**Exercise requirements**
Each line from the one with "WHITE STRIPES (the) : Hotel Yorba" through the last line of the material is to be printed exactly; no other line and no picture belongs in the copy.

**Data extracts**
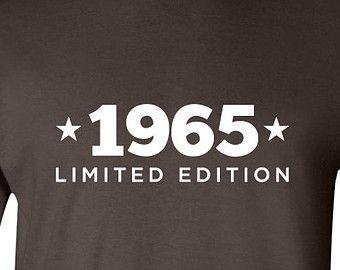 1965 Limited Edition Shirt 2015 Birthday 50th Birthday Turning 50 Born in 1965 Great Birthday Gift Milestone Mens Ladies Modern BD-416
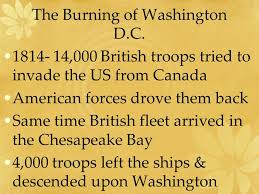 「1812  British troops arrive in Washington, D.C.」の画像検索結果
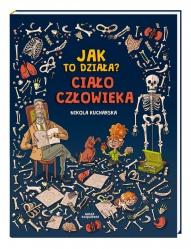 Nikola Kucharska-[PL]Jak to działa?- ciało człowieka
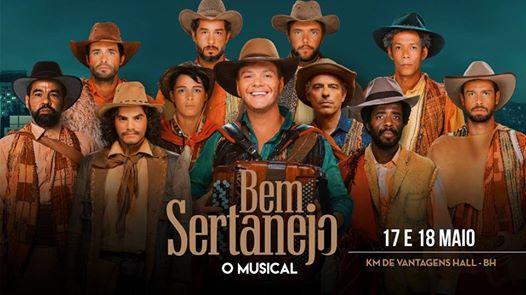 Bem Sertanejo O Musical no Km de Vantagens Hall BH  17 e 1805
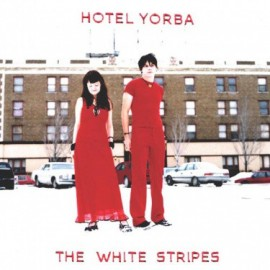 WHITE STRIPES (the) : Hotel Yorba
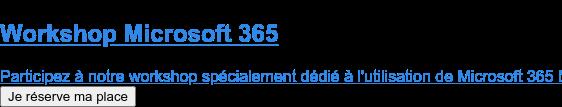 Training Microsoft 365  Participez à notre workshop spécialement dédié à l'utilisation de Microsoft 365 S'inscrire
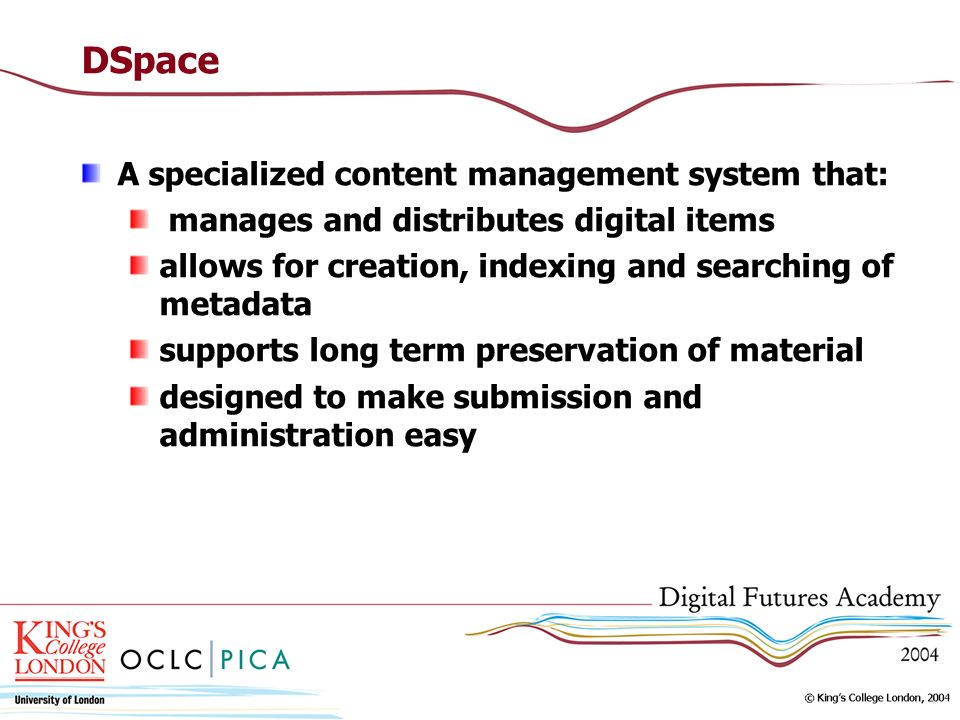 DSpace A specialized content management system that: manages and distributes digital items allows for creation, indexing and searching of metadata sup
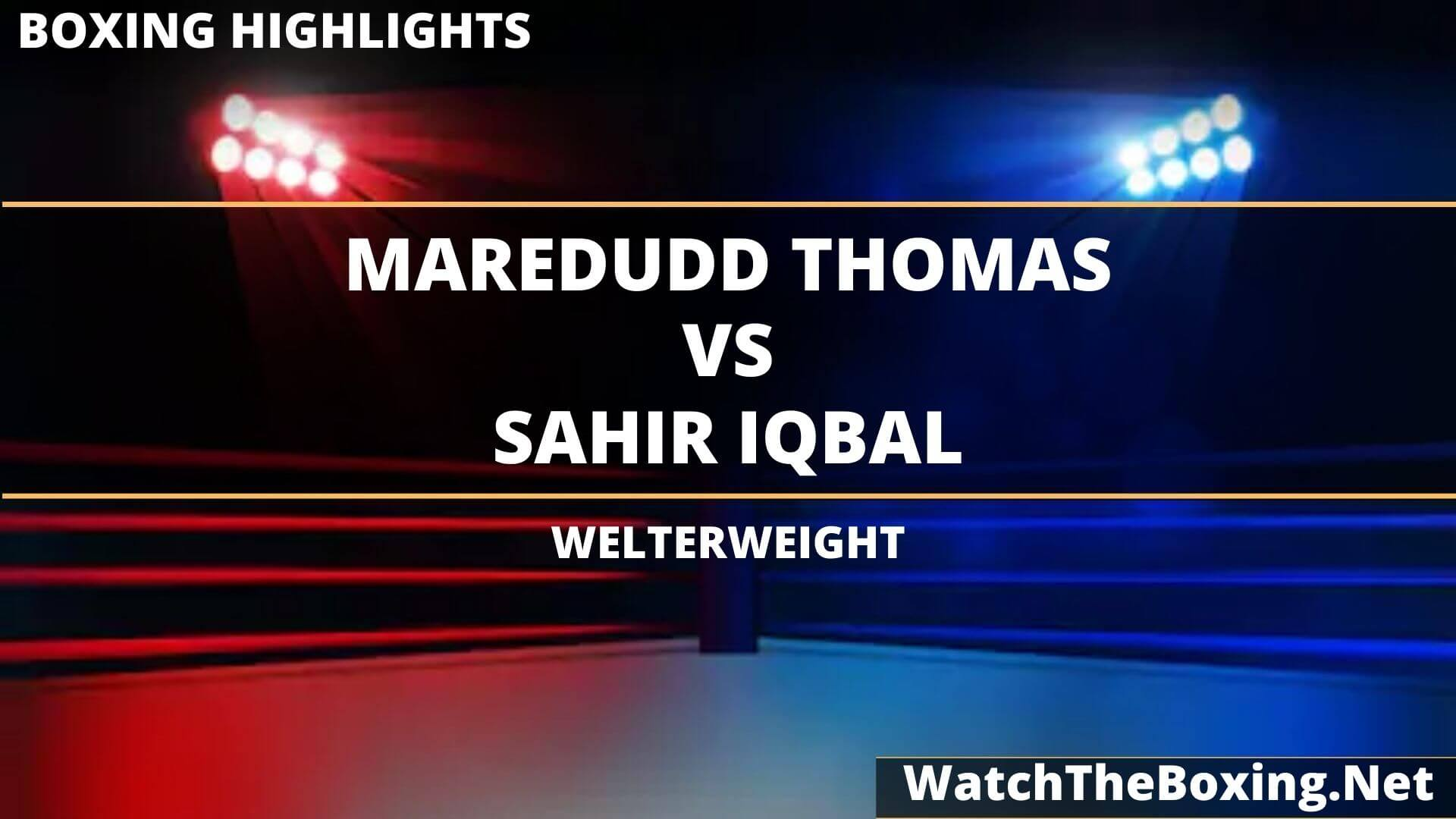 Maredudd Thomas Vs Sahir Iqbal Highlights 2020 Welterweight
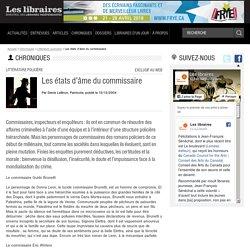 Les états d'âme du commissaire – Chroniques – Littérature policière – Revue Les libraires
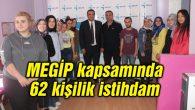 MEGİP kapsamında 62 kişilik istihdam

**Exercise response**
 WHITE STRIPES (the) : Hotel Yorba
 Training Microsoft 365  Participez à notre workshop spécialement dédié à l'utilisation de Microsoft 365 S'inscrire
 DSpace A specialized content management system that: manages and distributes digital items allows for creation, indexing and searching of metadata sup
 Maredudd Thomas Vs Sahir Iqbal Highlights 2020 Welterweight
 Les états d'âme du commissaire – Chroniques – Littérature policière – Revue Les libraires
 MEGİP kapsamında 62 kişilik istihdam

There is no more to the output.